Description
I am running in-house Regent/Pygion/Legion codes on Tioga (early access of El Capitan at LLNL) using AMD GPUs with various versions of GASNet, with the control_replication branch of Legion (28db23b4). I am getting the following errors.
- With GASNet-2022.3.0:
*** FATAL ERROR (proc 0): in gasnetc_segment_register() at anguage/gasnet/GASNet-2022.3.0/ofi-conduit/gasnet_ofi.c:1246: fi_mr_reg for rdma failed: -22(Invalid argument)
Tracing of the single rank case is here: trace.dat.
This error shows up frequently when using a single rank and almost always with multiple ranks. This did not happen before and I wonder if it is potentially due to some recent changes in the machine config and/or some other compatibility issues.

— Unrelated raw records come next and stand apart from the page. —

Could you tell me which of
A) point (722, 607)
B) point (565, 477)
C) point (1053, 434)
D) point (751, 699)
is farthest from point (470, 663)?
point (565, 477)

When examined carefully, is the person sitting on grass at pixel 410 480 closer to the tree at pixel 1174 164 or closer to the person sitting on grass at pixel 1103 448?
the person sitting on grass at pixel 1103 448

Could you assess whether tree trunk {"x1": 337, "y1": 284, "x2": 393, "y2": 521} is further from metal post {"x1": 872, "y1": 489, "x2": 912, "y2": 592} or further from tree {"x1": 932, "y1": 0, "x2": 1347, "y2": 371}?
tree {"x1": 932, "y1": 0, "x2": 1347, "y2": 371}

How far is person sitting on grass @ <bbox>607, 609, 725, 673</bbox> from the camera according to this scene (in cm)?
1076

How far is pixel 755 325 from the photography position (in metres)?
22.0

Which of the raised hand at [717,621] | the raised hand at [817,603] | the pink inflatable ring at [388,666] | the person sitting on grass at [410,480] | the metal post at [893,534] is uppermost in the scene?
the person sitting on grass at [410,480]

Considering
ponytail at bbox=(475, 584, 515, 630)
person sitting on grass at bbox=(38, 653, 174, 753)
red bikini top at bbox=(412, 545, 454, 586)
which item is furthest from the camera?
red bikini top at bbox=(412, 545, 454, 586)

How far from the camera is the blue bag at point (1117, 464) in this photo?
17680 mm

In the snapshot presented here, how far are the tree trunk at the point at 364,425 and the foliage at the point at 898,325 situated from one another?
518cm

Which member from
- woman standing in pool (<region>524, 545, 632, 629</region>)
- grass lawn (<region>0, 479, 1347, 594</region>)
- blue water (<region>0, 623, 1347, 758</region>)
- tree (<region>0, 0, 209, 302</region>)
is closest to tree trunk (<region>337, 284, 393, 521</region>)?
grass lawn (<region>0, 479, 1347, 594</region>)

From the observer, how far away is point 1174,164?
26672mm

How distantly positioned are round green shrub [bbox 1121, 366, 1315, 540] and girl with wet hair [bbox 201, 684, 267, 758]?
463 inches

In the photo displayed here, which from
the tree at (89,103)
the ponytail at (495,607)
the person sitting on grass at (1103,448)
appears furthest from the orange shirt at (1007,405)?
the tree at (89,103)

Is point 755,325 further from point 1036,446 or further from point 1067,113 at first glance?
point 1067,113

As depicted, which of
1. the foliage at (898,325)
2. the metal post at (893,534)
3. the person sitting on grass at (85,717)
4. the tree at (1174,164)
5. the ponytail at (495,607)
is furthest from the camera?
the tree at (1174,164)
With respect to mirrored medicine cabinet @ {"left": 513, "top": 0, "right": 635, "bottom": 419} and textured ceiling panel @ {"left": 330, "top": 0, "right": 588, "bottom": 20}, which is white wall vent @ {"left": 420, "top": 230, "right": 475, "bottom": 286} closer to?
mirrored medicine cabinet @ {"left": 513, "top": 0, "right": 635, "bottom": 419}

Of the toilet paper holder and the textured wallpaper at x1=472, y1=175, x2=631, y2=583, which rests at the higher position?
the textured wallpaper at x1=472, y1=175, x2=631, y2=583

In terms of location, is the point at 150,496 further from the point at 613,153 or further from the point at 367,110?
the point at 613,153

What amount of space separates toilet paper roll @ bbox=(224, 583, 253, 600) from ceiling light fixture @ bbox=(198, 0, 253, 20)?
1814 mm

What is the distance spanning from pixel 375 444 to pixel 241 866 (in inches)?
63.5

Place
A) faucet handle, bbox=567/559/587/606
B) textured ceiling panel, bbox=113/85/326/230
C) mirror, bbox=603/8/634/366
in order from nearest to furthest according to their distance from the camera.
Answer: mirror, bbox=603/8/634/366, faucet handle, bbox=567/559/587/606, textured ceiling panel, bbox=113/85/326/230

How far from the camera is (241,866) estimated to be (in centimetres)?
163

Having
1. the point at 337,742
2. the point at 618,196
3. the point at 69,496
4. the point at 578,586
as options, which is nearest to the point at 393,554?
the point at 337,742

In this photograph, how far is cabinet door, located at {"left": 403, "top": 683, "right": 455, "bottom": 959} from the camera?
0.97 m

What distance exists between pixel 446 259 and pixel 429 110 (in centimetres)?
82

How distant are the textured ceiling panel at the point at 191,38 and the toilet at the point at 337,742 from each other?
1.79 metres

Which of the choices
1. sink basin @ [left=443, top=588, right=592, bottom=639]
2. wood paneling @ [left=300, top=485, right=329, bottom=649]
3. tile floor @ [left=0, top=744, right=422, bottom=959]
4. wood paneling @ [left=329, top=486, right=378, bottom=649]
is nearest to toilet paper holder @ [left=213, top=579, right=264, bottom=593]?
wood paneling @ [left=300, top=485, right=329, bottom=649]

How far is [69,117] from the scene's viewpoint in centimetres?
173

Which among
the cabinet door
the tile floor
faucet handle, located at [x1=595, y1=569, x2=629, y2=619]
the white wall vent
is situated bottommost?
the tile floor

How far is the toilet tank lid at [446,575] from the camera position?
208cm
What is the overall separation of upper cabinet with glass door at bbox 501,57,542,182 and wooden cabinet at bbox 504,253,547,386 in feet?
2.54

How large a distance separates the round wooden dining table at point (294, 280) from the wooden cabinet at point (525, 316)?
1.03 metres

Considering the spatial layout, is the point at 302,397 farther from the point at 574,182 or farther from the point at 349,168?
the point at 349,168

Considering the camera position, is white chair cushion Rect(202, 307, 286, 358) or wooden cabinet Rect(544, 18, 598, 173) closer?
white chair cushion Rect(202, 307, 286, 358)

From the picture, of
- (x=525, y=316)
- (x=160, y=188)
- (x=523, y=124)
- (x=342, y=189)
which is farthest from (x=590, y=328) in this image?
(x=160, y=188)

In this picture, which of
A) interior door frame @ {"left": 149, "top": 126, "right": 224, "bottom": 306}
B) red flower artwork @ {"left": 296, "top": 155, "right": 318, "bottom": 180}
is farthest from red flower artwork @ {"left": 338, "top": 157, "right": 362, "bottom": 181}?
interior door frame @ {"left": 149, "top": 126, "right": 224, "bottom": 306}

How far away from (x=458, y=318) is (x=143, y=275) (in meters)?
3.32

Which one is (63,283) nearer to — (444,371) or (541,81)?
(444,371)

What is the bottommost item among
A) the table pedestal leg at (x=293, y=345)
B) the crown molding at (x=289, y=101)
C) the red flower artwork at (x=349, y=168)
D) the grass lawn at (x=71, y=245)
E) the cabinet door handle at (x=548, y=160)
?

A similar application worked last year with an old commit of Legion (5a77dcbf) with GASNet-2022.3.0. The app works fine on various machines with NVIDIA GPUs with Intel- and IBM-CPUs.
- With GASNet-2022.9.2:
test.exec: symbol lookup error: [Legion]/bindings/regent/libregent.so: undefined symbol: PMI_Allgather
Naturally the application does not even start, regardless of the number of ranks used. The executable (.exec) of the app seems to run on a single rank when interactively executed without srun
.
I am using the following modules for these cases:
rocm/4.5.0 gcc/11.2.0 cray-pmi/6.1.3 cray-mpich/8.1.2